We then exchanged information, me telling him about how I'd come to know Litharel, and he finally disclosing how he'd met the redoubtable Delyth upon a visit to her family's shop to collect some quivers for the Rangers. It was great fun to watch him talk about her--he was obviously smitten, and afraid of being ridiculed about it by his fellow Rangers. He was also terrified of the upcoming ceremony that loomed upon the horizon like a great dark cloud that he would have to pass through to reach the rainbow beyond, though there were certain aspects about it that pleased him.
"Did you know that all the nobles have been petitioning the King to let them hold their marriages in the Court of the Tree? And he hasn't been letting them do it. But he told me that was where my wedding was being held, whether I liked it or not. And me just a mere captain!" He had by now finished off his half of the wine bottle, and was slightly flushed with it. I had but sipped my refilled goblet, but was feeling relaxed and happy nonetheless.
"You are hardly a mere Captain, Mablung! You've been Faramir's right hand in Ithilien for years now, and you did all that wonderful fighting at the Black Gate, and that extremely clever ambush on the way there. The King is a Ranger paying respects to another really good Ranger." I pondered thoughtfully for a moment, then continued. "I think he also wants the Ithilien Rangers to stop confusing him with Sauron."
Mablung chuckled. "He'll get his wish then--he's donating a couple of fine bullocks and a wagon-load of beer to the festivities!"
"That will certainly do it!" I agreed, and we both laughed. The conversation meandered pleasantly after that until right before dinner time, when he bade me farewell, saying he was to take dinner with Delyth and her family that night.

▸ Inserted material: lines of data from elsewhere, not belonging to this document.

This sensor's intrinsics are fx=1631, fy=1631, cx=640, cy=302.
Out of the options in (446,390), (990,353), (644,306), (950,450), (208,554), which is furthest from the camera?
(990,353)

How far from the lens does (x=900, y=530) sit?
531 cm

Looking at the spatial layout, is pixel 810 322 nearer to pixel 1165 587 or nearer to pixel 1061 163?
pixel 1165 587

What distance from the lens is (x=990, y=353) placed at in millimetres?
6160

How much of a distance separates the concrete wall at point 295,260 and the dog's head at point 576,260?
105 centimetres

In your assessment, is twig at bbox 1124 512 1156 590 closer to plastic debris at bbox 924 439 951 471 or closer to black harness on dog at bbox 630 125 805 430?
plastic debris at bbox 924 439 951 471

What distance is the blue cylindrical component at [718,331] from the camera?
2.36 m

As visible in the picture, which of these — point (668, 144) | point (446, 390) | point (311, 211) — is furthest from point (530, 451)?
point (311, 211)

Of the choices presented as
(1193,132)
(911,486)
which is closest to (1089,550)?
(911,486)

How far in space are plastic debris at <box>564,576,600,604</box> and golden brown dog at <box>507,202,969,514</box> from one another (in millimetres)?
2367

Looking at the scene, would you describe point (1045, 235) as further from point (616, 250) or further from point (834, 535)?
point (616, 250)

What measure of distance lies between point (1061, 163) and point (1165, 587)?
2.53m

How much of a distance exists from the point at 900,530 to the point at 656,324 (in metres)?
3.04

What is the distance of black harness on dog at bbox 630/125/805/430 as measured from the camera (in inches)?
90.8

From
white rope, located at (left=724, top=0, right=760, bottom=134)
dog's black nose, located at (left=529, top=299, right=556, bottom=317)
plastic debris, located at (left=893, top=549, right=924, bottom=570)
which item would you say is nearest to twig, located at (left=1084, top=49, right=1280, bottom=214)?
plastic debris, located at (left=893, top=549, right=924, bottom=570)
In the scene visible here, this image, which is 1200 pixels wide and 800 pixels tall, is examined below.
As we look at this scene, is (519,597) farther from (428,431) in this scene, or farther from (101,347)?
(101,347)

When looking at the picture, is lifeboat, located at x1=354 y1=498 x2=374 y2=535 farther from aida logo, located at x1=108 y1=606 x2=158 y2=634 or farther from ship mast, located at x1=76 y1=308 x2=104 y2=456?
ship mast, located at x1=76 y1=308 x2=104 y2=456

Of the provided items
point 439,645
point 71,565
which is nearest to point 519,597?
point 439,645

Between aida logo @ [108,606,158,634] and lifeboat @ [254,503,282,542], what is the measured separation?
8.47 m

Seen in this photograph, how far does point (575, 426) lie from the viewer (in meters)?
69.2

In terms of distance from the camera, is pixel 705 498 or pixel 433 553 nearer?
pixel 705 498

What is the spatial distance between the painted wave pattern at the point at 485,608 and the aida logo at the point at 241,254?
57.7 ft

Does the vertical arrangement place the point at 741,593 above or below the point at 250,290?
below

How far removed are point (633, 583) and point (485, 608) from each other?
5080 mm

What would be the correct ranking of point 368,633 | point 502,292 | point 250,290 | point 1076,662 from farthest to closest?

"Tonight is just the family, but two nights hence, they have asked me to bring some of my friends over. If you are well enough to come, would you?"
"I would very much like to meet your lady! And Lord Elrond said that I would be feeling better by then. Shall I bring anything?" He shrugged.
"You don't have to. You may if you like. I'll stop by here, and walk you over." Arrangements made, he had hugged me tightly, and departed, whistling, while I chuckled fondly about my smitten friend.
My own supper that night was quiet. Felith came in after dinner to help me with a bath and washing my hair, and when she was done I found myself more than content to return to bed. Hoping that more of my energy would return on the morrow, I read for a time by the glow of the bedside lamp, then settled down to rest, pondering the mysteries of love and marriage, and feeling rather lonely because of the cold and empty space at my side.